Contreras: On Thursday morning, we shipped 3,000 face shields by plane to the Nassau County Police Department Foundation in Long Island, New York. We’re donating an additional 3,000 to the State of New York. A truck also picked up 3,000 more shields and distributed them locally here in Southern California. Those will go to local hospitals, nursing homes and nearby fire and police departments that are dealing with a shortage of protective equipment.

How did this opportunity to help come about?

Contreras: Two weeks ago, the City of Temecula reached out to us to see if there was anything we could do to help. Our facility was already producing face shields for our own associates, so we thought, “Why not turn this into something bigger?” Within a few days, we went from producing products like lawn spreaders to producing these face masks. At first, our plan was to distribute the shields to first responders locally, but as word spread about what we were doing within the company, we were able to get in touch with officials in other states with a need for supplies. That’s how we ended up in New York. And we’re planning to expand. Thursday was only our first shipment.

I noticed that these masks aren’t like the typical surgical face masks you’d see at a hospital. Can you explain how they work?   

Contreras: Correct. They’re more like shields – similar to what you’d see used by police or military. They’re very durable and reusable. Not only do they cover your mouth and nose, but they also protect your eyes, unlike most other masks.

What’s next? Are you planning to donate more face shields? 

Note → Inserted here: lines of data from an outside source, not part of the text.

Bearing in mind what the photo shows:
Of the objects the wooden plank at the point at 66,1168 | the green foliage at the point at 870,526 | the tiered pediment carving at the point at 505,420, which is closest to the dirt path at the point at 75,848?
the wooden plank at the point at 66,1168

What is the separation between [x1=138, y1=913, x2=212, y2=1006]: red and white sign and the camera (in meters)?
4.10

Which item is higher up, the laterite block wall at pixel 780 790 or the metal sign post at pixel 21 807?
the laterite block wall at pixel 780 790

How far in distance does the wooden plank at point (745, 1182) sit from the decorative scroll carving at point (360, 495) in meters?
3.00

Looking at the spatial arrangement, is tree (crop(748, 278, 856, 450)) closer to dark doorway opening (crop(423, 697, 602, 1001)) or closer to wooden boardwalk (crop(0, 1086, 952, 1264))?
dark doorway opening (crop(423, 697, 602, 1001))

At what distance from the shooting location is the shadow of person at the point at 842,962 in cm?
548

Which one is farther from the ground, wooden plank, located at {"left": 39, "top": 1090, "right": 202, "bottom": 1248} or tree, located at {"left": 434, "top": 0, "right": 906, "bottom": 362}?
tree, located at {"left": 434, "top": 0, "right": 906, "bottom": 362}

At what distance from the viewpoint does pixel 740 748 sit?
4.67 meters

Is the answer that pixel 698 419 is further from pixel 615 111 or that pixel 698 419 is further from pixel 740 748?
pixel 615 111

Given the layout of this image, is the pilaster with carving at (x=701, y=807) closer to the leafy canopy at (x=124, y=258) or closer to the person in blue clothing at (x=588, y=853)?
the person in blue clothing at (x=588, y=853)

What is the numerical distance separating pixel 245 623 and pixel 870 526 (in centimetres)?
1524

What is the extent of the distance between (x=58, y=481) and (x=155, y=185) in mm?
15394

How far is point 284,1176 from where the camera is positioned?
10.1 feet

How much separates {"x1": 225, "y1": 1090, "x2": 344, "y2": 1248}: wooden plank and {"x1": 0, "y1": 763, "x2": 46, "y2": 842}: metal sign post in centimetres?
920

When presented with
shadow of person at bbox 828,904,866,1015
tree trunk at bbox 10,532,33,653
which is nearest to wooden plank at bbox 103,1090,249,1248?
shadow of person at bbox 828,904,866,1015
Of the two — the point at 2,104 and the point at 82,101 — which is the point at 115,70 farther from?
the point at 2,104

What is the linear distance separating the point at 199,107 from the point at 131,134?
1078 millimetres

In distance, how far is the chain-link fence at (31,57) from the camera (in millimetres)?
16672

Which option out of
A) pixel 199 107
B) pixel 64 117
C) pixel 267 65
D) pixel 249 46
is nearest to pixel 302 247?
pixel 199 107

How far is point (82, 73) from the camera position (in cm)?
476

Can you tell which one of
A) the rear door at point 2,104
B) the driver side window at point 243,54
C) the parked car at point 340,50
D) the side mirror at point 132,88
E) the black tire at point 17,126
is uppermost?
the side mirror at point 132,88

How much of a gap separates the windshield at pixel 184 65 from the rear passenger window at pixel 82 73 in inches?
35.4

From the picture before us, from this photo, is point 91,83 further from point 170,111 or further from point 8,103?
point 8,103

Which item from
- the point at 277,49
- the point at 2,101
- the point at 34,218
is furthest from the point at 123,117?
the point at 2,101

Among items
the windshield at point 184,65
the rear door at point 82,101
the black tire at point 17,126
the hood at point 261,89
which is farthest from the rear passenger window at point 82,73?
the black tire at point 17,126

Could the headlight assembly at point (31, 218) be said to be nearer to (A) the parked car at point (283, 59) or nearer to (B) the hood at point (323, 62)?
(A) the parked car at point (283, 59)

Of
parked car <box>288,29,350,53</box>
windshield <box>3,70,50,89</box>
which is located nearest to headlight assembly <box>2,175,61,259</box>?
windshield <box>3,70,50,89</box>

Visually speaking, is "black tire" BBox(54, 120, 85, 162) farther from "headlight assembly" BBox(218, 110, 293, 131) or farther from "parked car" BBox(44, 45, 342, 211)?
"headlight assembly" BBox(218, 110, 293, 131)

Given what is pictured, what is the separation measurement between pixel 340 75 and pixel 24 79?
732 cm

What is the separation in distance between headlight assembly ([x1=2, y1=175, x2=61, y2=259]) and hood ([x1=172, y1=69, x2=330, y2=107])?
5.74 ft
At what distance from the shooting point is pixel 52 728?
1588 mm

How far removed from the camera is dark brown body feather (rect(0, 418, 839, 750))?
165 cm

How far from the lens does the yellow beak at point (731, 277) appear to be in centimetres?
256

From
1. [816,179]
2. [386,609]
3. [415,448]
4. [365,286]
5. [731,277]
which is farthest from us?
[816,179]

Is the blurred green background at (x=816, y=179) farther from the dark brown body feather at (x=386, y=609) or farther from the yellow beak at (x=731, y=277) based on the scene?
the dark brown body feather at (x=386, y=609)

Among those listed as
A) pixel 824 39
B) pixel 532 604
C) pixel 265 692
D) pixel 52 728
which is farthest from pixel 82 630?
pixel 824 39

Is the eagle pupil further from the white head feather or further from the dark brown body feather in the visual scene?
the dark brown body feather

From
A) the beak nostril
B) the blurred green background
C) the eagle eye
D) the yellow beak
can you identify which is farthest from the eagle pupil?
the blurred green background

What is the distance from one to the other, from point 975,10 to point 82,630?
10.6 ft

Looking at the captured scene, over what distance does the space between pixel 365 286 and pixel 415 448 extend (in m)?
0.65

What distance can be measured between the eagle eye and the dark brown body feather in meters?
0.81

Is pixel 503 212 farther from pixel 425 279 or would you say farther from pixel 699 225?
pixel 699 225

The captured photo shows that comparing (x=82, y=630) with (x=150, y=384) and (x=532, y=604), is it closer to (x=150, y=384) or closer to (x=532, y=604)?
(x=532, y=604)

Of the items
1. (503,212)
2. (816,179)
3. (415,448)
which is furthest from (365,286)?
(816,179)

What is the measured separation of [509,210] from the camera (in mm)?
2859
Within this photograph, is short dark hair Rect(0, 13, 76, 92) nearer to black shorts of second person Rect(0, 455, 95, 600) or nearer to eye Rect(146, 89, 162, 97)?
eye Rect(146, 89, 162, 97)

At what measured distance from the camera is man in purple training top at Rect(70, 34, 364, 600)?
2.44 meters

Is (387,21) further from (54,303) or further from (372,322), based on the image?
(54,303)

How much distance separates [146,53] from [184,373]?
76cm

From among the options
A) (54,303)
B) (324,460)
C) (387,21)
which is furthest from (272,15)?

Contreras: Yes, we’re currently working on another shipment for May. The shield in that shipment will be even more impact-resistant, which provides protection not only from droplets and splash, but also from dust, wind, and debris. These will be a good fit for the fire department, police and factory workers. We’re already in the process of developing a new mold that is double the thickness. It will also have a snap feature that will make it more seamless to use. With the new mold, we will be able to produce 20,000 shields per day. Check back with us in a few weeks for an update on progress and where the next shipment will go.